So a "small British company" claims to have built a jet engine that is going to make jet engines look like propellor engines [relevant]. All they need is $400 million to build a bigger prototype.
Once in a while, we hear about these sorts of scenarios. A good example was Bussard's Polywell Fusion Reactor, which promises unlimited, clean, terrorist-proof, electrical power generation at low cost. They had a small prototype and just needed one Godzillion dollars to build a bigger prototype and move towards commercialization.
Yours truly is a big fan of breakthrough tech. In my lifetime, I'm hopeful I'll get to upload my brain to a computer. I'm hoping powered exoskeletons become a commodity. I'm hoping driverless cars become the only legal kind. I'm hoping a cheap injection of nanobots will cure anyone's cancer. I'm hoping that neural interfaces allow us to access the internet directly from our brains. I'm hoping widespread deployment of breakthrough solar energy along Earth's equator makes electricity free, robust and ubiquitous.
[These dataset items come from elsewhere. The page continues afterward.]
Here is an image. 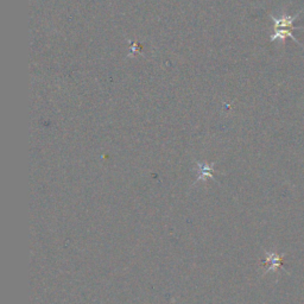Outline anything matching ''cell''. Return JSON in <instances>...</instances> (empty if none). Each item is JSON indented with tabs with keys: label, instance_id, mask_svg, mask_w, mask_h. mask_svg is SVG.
<instances>
[{
	"label": "cell",
	"instance_id": "6da1fadb",
	"mask_svg": "<svg viewBox=\"0 0 304 304\" xmlns=\"http://www.w3.org/2000/svg\"><path fill=\"white\" fill-rule=\"evenodd\" d=\"M300 14H301V12H300V13H297L296 15L284 14V15H282V17H279V18H276L275 15H270V17H271V19L274 20L275 29L293 30V29H299V27H296L294 25V23H295V20H296L297 18L300 17Z\"/></svg>",
	"mask_w": 304,
	"mask_h": 304
},
{
	"label": "cell",
	"instance_id": "7a4b0ae2",
	"mask_svg": "<svg viewBox=\"0 0 304 304\" xmlns=\"http://www.w3.org/2000/svg\"><path fill=\"white\" fill-rule=\"evenodd\" d=\"M287 38H291L293 41H295V43H297V44H300V42L297 41L296 38H295L293 35V31L289 29H275V33L271 37V41L275 42L277 41V39H282V41H285Z\"/></svg>",
	"mask_w": 304,
	"mask_h": 304
}]
</instances>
Do we really need to get from Tokyo to New York in 4 hours? How many business transactions require intercontinental commutes that cannot be as easily accomplished via video conferencing and/or email? And were we to invest hundreds of millions on a prototype, then assuredly billions of dollars on actual aircraft that utilized this hypersonic engine...how much would tickets have to cost to recoup the development costs as well as return a profit to the investors? While they develop a really fast, really expensive 4-hour intercontinential flight, elsewhere fiber optic lines, satellites and increased data integrity allow better-than-ever teleconferencing. If it cost...say $5,000 a ticket to take this hypersonic flight, how much video-conferencing equipment could be bought in lieu?
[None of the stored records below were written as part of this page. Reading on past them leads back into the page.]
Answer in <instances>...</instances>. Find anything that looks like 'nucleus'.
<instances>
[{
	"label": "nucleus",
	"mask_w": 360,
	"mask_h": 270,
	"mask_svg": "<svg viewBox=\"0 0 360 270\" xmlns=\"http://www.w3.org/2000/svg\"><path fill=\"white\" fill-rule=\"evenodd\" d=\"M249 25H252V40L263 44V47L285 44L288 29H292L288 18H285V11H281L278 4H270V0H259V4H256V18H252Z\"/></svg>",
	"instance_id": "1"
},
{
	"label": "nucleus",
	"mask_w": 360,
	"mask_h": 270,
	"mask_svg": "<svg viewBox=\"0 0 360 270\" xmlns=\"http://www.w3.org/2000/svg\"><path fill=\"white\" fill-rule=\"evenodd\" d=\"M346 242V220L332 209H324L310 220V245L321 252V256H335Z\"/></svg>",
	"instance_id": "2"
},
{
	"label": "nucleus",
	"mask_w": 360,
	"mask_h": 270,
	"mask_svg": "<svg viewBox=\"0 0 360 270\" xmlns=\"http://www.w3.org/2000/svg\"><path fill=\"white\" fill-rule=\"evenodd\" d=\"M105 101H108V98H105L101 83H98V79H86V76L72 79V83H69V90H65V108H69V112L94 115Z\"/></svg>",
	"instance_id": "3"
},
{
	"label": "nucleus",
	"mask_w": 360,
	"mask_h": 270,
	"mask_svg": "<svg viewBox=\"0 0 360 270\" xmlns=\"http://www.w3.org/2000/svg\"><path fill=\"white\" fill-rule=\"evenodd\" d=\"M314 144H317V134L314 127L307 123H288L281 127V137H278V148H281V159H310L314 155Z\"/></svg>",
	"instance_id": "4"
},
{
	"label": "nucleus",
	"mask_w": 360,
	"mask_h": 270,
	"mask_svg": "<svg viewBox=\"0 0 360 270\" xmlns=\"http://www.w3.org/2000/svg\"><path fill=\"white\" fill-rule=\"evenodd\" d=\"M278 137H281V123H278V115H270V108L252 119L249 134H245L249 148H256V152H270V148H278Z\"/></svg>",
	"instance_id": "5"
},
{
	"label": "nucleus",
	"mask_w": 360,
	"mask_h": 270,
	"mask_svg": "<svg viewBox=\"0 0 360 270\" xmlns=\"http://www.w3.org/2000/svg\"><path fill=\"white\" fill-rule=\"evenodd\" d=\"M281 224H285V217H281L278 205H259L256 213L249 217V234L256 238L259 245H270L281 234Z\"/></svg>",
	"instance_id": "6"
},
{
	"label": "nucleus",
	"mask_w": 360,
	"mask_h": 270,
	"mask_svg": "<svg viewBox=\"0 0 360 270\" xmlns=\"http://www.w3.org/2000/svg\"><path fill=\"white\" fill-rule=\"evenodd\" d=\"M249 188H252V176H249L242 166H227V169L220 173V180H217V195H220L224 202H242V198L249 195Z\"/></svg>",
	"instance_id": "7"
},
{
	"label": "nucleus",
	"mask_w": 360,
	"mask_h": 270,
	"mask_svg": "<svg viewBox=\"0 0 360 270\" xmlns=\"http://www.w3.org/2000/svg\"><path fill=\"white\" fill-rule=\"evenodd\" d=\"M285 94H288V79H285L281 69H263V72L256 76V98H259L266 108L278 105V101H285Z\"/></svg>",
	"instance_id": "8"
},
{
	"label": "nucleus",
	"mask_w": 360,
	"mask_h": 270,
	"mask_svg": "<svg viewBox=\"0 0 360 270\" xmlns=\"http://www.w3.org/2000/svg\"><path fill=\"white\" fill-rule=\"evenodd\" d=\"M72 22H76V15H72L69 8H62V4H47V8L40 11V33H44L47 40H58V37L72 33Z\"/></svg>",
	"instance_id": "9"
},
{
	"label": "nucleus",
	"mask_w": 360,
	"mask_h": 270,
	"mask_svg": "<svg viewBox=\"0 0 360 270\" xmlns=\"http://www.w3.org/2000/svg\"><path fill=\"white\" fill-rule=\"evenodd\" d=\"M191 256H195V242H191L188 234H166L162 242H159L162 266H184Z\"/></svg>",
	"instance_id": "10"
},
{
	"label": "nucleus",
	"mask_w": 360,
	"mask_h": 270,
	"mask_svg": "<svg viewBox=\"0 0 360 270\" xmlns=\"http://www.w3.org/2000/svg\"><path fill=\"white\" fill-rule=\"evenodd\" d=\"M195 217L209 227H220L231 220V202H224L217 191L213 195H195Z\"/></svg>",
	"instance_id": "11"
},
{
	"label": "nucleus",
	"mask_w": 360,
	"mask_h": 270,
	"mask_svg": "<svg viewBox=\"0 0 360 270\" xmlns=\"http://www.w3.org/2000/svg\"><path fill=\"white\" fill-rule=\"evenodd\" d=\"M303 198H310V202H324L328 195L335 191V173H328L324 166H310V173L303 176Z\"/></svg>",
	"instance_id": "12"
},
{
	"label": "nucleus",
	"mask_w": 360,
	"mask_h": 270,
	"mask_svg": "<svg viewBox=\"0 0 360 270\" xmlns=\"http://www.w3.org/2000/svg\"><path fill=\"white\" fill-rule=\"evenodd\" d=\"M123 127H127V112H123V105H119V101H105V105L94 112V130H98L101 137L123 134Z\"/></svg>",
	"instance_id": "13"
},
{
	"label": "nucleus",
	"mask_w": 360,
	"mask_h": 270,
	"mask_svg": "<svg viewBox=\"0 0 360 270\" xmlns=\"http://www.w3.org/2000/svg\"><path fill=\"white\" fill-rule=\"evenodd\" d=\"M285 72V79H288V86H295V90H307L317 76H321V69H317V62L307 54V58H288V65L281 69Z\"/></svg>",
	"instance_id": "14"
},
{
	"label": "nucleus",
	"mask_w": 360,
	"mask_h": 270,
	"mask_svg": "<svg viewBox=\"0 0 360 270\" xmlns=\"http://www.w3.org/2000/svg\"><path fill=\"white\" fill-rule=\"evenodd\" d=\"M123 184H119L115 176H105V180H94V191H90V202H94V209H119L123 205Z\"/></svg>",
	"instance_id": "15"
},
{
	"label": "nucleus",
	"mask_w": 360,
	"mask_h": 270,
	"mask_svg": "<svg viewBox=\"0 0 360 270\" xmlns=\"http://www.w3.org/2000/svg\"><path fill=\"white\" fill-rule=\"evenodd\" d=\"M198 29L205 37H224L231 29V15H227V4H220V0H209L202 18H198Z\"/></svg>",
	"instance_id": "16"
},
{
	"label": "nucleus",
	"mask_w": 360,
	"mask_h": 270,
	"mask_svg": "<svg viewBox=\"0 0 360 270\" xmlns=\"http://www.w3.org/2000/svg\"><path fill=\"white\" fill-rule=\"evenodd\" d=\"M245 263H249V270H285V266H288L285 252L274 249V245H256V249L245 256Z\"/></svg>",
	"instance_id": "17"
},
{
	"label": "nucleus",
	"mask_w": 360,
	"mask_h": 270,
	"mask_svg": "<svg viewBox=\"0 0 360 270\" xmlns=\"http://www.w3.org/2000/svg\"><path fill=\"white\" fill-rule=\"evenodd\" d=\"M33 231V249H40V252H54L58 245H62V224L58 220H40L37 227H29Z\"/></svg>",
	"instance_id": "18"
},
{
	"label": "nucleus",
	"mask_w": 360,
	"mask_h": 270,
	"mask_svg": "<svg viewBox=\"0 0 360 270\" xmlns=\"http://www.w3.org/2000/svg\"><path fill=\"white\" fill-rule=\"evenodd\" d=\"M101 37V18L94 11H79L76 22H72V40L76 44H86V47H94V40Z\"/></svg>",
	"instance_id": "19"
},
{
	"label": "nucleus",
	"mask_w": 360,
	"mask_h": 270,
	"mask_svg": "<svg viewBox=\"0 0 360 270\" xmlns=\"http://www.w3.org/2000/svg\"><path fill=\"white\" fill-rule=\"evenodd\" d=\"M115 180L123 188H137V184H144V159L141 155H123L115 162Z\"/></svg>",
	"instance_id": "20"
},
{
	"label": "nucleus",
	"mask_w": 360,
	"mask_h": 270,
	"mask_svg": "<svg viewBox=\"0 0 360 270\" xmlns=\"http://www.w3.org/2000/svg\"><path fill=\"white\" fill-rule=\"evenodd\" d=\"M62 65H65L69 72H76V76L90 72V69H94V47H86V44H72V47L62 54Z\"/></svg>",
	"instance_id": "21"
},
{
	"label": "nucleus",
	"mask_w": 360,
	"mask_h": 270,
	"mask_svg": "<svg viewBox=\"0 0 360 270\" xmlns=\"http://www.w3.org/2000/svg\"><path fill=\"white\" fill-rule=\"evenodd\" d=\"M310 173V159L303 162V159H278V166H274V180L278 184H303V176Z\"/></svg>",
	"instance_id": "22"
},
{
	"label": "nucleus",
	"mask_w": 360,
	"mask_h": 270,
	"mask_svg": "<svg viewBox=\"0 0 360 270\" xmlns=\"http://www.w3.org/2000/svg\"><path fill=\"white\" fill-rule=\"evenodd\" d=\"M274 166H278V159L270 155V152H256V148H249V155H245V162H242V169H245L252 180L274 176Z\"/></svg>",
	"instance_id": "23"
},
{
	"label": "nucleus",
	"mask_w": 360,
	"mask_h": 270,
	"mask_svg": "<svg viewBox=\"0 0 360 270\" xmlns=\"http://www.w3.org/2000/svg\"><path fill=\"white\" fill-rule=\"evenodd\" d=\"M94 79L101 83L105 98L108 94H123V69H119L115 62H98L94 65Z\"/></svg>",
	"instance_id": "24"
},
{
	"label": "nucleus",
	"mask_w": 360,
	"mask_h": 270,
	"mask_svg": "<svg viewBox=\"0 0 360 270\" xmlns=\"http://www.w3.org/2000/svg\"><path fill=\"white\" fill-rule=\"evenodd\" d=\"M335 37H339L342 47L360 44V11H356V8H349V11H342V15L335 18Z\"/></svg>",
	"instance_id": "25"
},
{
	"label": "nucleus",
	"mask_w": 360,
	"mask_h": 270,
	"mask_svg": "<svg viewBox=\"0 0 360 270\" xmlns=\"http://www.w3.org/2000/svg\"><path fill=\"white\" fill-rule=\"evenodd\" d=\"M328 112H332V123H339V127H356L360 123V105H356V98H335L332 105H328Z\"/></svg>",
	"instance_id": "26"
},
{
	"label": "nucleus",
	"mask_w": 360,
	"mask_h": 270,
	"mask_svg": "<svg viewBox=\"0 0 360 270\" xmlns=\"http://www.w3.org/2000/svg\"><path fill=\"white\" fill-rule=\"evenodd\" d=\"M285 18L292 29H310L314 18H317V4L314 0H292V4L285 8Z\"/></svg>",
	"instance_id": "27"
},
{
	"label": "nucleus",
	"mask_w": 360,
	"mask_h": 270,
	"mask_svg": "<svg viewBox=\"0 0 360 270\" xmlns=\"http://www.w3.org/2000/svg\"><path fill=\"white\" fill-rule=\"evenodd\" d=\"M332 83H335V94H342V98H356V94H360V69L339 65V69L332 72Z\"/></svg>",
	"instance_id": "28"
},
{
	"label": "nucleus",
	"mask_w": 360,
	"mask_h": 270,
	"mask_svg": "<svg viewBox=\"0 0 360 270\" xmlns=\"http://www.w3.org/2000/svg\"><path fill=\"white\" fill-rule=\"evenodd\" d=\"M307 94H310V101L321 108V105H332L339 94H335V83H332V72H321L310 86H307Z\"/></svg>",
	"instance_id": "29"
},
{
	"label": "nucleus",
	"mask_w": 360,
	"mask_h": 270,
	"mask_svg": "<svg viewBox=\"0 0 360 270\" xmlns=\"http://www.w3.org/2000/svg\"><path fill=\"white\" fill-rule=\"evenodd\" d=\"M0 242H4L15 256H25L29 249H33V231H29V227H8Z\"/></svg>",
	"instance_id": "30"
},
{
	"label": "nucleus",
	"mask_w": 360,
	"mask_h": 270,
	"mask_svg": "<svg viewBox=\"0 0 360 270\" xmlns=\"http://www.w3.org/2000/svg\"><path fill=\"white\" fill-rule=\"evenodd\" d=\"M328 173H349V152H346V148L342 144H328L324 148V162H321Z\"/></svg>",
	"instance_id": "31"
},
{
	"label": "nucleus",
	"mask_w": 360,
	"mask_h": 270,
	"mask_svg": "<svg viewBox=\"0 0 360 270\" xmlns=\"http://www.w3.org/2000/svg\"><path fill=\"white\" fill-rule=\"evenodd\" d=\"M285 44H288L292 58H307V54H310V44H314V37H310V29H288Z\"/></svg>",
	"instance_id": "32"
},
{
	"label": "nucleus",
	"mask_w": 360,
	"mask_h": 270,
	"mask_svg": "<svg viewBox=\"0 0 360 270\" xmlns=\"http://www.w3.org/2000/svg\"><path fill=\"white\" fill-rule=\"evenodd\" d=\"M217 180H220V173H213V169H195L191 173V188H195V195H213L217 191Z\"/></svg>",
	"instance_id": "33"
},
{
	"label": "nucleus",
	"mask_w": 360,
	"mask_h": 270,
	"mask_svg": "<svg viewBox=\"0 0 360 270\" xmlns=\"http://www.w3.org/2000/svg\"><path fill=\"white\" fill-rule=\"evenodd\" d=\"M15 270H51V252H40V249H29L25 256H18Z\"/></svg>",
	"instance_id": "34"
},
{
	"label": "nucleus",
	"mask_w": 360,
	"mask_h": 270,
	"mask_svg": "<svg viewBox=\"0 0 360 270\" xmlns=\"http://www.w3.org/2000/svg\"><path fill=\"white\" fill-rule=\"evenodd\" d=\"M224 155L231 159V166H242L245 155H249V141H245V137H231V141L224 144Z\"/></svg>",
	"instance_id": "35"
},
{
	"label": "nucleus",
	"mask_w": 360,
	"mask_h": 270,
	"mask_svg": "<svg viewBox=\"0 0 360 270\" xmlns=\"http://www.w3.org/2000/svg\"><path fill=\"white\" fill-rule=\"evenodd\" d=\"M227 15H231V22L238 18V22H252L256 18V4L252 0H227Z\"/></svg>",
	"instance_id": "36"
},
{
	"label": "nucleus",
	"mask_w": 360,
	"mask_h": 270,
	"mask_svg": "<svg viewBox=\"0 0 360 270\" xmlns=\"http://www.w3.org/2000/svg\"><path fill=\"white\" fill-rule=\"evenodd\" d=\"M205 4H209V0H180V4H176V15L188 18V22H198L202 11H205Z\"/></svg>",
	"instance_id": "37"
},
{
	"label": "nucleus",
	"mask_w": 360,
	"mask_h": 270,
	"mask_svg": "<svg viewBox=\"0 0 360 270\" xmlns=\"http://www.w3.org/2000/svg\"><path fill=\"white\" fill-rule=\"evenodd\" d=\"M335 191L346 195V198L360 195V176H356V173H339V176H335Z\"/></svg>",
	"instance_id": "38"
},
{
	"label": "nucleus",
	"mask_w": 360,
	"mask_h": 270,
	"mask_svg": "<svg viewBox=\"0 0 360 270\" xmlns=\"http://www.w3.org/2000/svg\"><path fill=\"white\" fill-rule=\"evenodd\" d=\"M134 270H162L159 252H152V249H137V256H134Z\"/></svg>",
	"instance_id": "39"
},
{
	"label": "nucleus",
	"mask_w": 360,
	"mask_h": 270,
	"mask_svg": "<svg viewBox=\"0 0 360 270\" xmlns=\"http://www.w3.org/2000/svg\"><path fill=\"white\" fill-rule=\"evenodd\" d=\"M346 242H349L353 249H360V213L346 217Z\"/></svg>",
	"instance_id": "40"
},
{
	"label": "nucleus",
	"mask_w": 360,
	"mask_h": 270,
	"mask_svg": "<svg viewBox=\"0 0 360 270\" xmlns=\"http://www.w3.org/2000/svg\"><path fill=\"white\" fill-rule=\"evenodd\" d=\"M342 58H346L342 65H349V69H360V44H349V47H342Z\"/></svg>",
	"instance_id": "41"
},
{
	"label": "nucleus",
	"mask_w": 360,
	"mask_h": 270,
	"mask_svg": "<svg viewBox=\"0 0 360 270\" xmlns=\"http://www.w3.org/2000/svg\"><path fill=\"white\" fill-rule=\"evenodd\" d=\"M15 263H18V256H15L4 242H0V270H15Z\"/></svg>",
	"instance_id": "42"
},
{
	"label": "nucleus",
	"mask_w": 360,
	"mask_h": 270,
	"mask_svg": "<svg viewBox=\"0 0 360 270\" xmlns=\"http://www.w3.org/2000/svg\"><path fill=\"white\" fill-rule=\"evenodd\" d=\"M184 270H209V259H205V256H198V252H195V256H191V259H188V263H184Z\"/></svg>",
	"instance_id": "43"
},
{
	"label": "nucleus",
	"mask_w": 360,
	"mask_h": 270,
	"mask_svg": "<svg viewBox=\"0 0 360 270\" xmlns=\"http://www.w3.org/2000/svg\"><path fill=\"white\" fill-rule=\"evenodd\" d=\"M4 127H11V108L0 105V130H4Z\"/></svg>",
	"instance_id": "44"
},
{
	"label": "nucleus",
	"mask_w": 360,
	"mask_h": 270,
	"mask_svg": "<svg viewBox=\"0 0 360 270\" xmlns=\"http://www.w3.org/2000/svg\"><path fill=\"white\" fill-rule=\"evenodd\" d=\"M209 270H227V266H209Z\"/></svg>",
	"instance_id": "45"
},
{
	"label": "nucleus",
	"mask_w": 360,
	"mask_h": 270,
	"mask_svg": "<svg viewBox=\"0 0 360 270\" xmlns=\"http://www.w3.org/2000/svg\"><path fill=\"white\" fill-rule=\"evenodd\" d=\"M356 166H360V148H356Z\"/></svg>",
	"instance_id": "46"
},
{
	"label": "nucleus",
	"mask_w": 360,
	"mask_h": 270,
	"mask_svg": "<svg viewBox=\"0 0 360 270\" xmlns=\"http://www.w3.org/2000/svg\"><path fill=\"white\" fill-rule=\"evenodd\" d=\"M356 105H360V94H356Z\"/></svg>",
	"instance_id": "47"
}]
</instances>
And in the meantime: what other projects could take that $400 million investment and dramatically increase the quality of life for human beings? I realize that I sound a bit Young Idealistic when I ask this. But the (as an anecdotal) truth is my company has 24 medical device projects in our development pipeline that could help with diseases ranging from heart valve failure to autism to infant scoliosis and cancer. With $400 million I am 100% sure I could have all 24 devices on the market in the next five years and then return $380 million back to the investors unspent (not to mention the massive profits they'd realize from the 24 devices).
An engineer I know at another company in town is leading an effort to build a groundbreaking device that should make brain aneurysms a thing of the past, but needs $12 million in venture capital to get the device through clinical trials.
Or the venture capitalists could spend $400 million on a hypersonic aircraft prototype.